We got off the plane at ten o'clock. Mom would still be up, but I told myself it was too late for unannounced guests. We got in a taxi and told the driver to take us to the cheapest decent motel in Ocean Beach. He drove to the Ebb Tide, a three-story pink stucco monstrosity right across from the pier.
"Oh, not here," I breathed in Dale's ear. "I don't want to stay by the pier."
"What's wrong with the pier?" the taxi driver broke in. "Good fishing."
"I've never liked that pier."
"The motel looks fine," Dale said.
"This is fine," Dale said, handing the driver some bills. "Come on, Lex." He took my arm and I followed him out of the taxi. We stood on the curb, at the base of Newport Avenue, waves breaking across the street.
"I mean it. I don't like this pier."
"Why not?" He let go of my arm and stepped back a polite distance.
"It's a long story. It's a continuation of the story I started to tell you earlier."
"Maybe this motel will be good for stimulating your memory."
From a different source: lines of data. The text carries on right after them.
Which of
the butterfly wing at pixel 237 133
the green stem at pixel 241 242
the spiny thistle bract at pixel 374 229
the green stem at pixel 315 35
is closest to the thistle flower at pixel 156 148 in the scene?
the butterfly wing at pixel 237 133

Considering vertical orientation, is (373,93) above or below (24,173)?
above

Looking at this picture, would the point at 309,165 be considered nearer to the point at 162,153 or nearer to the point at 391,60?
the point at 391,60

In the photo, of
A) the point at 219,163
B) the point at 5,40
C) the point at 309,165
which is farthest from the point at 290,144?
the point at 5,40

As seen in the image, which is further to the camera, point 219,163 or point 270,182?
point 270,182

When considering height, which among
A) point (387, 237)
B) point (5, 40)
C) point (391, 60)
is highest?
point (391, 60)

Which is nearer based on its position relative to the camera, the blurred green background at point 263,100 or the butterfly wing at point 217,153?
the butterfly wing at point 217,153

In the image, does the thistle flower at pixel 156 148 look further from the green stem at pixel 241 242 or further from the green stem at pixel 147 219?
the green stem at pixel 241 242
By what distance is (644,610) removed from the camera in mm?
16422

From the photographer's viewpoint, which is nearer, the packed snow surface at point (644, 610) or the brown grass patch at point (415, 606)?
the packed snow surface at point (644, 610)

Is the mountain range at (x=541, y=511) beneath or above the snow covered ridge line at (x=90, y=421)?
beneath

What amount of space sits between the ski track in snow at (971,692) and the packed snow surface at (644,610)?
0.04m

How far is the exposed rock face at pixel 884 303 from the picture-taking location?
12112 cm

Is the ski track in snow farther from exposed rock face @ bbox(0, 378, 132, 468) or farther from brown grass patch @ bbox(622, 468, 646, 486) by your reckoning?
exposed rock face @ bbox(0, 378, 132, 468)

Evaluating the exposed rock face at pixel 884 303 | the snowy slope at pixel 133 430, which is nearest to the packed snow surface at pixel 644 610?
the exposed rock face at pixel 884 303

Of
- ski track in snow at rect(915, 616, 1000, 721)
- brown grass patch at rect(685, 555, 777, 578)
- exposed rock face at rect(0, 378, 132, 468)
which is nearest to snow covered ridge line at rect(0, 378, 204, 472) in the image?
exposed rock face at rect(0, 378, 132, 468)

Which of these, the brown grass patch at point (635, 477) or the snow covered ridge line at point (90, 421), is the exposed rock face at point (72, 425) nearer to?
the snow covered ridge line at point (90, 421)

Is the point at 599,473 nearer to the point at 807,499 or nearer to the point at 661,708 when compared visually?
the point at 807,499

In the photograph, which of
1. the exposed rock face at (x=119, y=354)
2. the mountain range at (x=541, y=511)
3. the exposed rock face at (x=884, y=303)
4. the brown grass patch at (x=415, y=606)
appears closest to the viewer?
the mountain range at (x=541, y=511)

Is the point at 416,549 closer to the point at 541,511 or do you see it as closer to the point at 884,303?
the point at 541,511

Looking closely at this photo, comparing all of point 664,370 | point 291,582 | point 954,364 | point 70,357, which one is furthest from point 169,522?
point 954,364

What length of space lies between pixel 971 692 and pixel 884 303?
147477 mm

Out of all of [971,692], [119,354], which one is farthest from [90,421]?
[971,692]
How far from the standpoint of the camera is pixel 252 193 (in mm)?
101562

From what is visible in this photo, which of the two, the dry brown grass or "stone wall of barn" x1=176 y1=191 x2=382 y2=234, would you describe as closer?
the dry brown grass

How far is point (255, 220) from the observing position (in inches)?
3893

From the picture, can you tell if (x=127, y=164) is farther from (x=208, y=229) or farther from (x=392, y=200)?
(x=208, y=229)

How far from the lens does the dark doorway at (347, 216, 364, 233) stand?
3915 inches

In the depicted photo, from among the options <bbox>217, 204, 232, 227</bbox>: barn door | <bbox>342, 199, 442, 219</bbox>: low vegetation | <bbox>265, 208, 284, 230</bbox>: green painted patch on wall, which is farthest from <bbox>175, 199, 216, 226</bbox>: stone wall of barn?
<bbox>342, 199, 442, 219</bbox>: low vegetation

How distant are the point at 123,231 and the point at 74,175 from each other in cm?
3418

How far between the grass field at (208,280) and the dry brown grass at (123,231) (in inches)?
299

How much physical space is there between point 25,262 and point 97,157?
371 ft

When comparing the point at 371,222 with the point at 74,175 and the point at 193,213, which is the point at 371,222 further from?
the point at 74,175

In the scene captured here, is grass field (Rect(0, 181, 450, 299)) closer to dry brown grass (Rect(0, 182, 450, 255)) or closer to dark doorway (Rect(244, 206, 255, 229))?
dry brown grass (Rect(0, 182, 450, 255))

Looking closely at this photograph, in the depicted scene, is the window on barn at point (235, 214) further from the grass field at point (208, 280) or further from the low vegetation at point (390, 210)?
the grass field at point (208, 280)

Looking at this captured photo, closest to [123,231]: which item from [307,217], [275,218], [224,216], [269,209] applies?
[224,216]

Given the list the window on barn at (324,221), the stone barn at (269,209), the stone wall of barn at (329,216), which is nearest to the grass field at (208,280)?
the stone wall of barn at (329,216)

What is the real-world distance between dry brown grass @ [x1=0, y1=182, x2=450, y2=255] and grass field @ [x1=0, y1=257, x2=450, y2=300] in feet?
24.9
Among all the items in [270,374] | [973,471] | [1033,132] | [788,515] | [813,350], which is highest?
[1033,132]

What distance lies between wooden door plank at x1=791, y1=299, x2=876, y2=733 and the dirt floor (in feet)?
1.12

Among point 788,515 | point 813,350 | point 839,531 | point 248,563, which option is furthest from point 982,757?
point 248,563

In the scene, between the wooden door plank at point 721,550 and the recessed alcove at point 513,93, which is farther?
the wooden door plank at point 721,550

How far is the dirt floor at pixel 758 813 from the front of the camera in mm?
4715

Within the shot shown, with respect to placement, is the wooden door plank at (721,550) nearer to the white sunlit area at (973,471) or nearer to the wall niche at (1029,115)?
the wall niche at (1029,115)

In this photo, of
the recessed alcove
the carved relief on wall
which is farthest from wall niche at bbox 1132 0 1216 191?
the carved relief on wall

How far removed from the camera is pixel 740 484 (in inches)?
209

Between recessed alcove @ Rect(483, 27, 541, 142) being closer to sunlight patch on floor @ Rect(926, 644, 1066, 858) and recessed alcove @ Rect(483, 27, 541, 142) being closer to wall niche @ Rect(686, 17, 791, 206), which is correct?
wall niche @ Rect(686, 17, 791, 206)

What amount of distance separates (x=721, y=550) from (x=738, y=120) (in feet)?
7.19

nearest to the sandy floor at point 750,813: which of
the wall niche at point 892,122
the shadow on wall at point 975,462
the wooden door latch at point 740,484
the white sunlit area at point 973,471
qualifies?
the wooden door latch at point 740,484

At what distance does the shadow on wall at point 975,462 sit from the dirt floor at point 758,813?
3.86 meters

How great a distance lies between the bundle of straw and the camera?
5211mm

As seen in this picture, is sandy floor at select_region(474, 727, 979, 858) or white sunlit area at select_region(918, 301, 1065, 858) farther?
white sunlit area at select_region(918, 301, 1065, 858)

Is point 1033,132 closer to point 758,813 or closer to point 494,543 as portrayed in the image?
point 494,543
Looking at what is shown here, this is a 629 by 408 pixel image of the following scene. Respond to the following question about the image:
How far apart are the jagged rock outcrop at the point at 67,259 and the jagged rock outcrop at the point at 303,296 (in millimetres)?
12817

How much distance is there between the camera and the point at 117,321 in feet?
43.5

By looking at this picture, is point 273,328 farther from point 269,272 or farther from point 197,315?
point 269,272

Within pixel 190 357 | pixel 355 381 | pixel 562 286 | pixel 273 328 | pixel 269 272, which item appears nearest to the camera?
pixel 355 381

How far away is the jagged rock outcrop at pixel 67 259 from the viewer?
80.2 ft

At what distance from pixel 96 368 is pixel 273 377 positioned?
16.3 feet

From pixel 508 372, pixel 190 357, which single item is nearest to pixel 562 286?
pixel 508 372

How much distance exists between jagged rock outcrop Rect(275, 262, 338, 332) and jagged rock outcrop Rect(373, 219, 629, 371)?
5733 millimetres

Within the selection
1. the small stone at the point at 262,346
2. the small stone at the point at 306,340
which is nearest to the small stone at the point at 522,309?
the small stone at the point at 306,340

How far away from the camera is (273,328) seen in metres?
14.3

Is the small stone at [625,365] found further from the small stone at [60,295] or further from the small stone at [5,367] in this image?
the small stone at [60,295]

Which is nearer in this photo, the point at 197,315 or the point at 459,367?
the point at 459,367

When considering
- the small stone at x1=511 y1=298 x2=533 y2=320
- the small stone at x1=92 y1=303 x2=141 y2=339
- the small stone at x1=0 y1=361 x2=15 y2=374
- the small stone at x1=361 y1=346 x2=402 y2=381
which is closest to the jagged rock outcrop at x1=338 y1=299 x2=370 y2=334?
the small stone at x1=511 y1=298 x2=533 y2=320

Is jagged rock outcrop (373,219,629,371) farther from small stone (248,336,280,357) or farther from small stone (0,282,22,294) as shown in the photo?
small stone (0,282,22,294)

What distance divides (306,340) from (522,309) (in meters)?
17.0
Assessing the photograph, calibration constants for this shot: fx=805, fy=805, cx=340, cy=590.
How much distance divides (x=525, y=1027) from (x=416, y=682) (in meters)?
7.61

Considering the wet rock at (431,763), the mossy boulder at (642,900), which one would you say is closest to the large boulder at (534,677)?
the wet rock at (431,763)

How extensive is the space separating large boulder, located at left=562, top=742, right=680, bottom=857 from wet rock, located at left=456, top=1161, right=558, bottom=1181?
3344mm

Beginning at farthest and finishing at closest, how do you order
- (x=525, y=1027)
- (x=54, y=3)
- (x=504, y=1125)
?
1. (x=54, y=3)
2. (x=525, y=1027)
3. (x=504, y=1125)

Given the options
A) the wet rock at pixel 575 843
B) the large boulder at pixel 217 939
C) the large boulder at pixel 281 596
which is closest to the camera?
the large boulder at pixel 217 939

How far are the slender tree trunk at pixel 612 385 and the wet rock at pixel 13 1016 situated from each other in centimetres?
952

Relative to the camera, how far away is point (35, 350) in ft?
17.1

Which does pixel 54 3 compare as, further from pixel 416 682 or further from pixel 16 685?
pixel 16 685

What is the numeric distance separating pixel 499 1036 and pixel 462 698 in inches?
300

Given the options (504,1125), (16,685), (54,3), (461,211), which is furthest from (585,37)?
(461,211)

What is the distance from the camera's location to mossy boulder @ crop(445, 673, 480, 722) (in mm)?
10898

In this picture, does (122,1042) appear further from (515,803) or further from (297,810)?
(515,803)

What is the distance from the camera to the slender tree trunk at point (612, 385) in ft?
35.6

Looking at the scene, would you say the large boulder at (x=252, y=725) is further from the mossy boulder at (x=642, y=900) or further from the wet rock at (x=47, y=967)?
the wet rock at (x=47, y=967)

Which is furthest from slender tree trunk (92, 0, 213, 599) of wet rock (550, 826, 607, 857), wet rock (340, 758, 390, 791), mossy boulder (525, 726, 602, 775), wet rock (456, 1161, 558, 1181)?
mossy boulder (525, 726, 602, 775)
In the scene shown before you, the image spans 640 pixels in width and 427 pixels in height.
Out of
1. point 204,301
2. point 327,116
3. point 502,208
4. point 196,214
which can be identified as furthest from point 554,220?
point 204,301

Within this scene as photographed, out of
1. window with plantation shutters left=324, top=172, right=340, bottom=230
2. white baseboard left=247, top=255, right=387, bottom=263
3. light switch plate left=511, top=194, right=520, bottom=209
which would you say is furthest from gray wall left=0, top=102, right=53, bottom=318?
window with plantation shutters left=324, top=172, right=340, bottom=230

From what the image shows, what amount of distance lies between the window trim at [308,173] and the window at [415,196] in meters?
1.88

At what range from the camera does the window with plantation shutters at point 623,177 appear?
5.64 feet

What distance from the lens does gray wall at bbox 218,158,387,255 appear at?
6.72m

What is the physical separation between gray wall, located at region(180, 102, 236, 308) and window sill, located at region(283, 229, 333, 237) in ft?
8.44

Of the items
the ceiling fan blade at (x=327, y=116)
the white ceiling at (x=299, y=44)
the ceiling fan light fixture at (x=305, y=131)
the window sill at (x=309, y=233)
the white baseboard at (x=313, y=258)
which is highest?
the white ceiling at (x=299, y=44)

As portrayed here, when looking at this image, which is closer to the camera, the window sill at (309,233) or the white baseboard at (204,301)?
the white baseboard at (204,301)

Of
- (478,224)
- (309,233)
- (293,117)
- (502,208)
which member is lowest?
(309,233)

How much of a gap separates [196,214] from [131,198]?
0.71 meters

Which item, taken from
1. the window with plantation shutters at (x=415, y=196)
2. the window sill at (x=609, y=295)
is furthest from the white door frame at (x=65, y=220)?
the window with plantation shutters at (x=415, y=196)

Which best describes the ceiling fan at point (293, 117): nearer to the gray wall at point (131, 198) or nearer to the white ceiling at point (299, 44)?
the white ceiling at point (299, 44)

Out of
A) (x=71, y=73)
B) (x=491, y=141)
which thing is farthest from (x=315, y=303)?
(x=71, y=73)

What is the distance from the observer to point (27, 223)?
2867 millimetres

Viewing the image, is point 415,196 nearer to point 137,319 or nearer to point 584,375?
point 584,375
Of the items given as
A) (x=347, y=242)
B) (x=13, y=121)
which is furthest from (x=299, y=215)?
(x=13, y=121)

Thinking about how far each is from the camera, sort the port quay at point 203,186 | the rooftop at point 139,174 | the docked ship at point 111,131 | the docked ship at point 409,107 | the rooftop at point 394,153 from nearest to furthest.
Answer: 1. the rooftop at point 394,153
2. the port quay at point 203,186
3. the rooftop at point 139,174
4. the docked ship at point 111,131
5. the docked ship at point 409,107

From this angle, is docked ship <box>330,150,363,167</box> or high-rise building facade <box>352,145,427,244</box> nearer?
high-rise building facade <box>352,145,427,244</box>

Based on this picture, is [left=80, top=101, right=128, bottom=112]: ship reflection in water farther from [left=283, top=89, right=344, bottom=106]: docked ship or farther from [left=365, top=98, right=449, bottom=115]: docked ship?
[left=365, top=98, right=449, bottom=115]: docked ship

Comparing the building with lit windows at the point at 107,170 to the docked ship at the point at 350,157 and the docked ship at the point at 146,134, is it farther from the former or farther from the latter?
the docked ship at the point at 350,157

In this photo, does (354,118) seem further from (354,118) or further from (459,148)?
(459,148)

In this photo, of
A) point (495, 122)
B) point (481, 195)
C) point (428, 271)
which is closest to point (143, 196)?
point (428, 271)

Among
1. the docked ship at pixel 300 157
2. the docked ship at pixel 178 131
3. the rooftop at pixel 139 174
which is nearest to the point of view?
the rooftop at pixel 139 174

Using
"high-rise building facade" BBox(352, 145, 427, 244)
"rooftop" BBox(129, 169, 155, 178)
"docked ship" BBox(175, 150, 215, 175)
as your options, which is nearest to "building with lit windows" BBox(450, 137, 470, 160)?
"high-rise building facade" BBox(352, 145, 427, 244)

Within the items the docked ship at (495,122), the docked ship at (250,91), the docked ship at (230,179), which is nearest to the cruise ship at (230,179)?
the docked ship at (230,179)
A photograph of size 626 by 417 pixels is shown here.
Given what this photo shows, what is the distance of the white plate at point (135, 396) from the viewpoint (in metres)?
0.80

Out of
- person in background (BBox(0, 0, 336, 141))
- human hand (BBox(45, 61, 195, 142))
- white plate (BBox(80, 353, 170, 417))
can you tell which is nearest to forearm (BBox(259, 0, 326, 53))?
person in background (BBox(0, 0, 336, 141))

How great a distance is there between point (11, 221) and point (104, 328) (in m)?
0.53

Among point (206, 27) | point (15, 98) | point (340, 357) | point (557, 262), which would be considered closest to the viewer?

"My memory doesn't need stimulation. It's all too vivid."
Dale Ross looked fed up. "I'm tired. I'm going to get a room here. I'll get you one, too, or you can stay with your mother." The change in him shocked me. I'd signed the papers, and now he didn't have to make concessions.
"I don't want to call my Mom."
"Then let's go in the office."
I glanced at the inky outline of the pier and suppressed a shudder. "Can't we just walk a couple of blocks and look for another motel?"
"Do you remember one close by?"
"I don't know what's around here anymore." I glared at the pier, which I'd avoided for fifteen years now. I decided not to act like a baby in front of Dale Ross. He'd already seen me behave poorly enough. "OK. Fuck the pier. Let's register." I walked ahead of him to the motel office.
He paid for two rooms. I think he wanted some time alone, but I reminded him we had a lot of ground to cover, and only about nine days until our deadline. So he let me go to his room and I talked some more, lying on the tacky blue chenille bedspread of his double bed, beneath a framed seascape. The painting looked like a messy paint by numbers, made doubly useless by the ocean view waiting behind the curtains of Dale's third floor room.
I didn't want to be alone in San Diego, in Ocean Beach, especially not this close to the pier. Sometime after one AM I pretended to fall asleep on Dale's bed. I think he sat there for a while looking at my inert body, wondering how he could transport me to my own room. I worried he might take my key and go stay in the other room, but eventually he turned the lights out and lay down beside me.